The filing documents meaningful insider economic exposure: 3,118,938 LLC Units tied to 11,618,781 Class C shares, convertible to Class A on a one-for-one basis, and 2,812 RSUs awarded prior to registration and vesting upon a defined corporate milestone. Holdings are held through affiliated LLCs with voting and investment power attributed to the reporting person but with a disclaimer of beneficial ownership beyond pecuniary interest.

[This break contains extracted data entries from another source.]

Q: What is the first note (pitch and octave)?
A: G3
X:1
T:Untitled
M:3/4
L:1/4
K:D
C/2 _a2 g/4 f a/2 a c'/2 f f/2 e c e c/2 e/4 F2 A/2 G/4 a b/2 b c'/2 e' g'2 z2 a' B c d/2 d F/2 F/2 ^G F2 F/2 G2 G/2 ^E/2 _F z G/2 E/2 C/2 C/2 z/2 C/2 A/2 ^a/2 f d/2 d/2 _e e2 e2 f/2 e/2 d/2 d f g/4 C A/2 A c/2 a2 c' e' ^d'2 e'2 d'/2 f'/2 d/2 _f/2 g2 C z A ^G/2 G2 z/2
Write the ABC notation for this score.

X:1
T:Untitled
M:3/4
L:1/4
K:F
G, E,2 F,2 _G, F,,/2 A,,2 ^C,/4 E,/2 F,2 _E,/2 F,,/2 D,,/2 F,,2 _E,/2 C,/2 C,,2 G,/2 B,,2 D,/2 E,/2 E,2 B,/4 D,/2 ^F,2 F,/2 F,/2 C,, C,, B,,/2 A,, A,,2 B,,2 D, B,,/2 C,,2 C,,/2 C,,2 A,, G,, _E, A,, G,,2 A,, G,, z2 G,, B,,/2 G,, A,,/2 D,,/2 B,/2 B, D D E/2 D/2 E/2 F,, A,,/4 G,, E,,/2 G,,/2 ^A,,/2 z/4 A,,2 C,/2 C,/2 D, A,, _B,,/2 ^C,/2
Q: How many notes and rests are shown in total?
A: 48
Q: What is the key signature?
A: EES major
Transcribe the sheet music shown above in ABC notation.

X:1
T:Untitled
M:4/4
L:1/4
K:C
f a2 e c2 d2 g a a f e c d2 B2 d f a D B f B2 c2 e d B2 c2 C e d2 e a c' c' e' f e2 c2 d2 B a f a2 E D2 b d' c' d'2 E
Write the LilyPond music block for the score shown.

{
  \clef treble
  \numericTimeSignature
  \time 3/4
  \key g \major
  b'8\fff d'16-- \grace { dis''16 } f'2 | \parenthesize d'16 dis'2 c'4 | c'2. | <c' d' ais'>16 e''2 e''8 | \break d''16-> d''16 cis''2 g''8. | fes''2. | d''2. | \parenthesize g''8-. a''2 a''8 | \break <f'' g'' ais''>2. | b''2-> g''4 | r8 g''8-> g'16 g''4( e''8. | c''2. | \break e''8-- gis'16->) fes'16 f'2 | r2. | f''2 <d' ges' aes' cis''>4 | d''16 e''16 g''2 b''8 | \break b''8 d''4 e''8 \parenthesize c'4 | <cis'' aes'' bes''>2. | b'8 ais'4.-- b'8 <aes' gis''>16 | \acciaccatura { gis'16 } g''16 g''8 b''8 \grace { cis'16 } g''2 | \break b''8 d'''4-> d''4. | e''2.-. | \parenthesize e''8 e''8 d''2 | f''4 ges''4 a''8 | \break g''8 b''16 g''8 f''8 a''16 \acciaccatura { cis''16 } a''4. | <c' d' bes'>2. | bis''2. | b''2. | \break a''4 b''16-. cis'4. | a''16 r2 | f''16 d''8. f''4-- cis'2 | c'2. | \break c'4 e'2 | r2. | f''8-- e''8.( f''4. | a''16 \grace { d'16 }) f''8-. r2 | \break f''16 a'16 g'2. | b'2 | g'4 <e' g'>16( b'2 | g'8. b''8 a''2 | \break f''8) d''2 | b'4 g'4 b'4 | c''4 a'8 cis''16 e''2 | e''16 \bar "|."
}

For investors, this clarifies insider alignment and potential future share conversion or redemptions that could increase Class A float.
TL;DR: Filing shows governance-linked equity structure and insider control routed through affiliated LLCs.
The disclosure highlights the company’s multi-class equity mechanics: LLC Units paired with Class C common stock that can be redeemed or converted into Class A shares or cash at prescribed elections, and automatic conversion triggers described for Class C stock. The reporting person’s holdings are held by Viking Cake entities for which he has voting and investment power, with a formal disclaimer limiting beneficial ownership claims. This is a routine, material insider disclosure that informs ownership concentration and governance arrangements without revealing transactions involving open-market purchases or sales.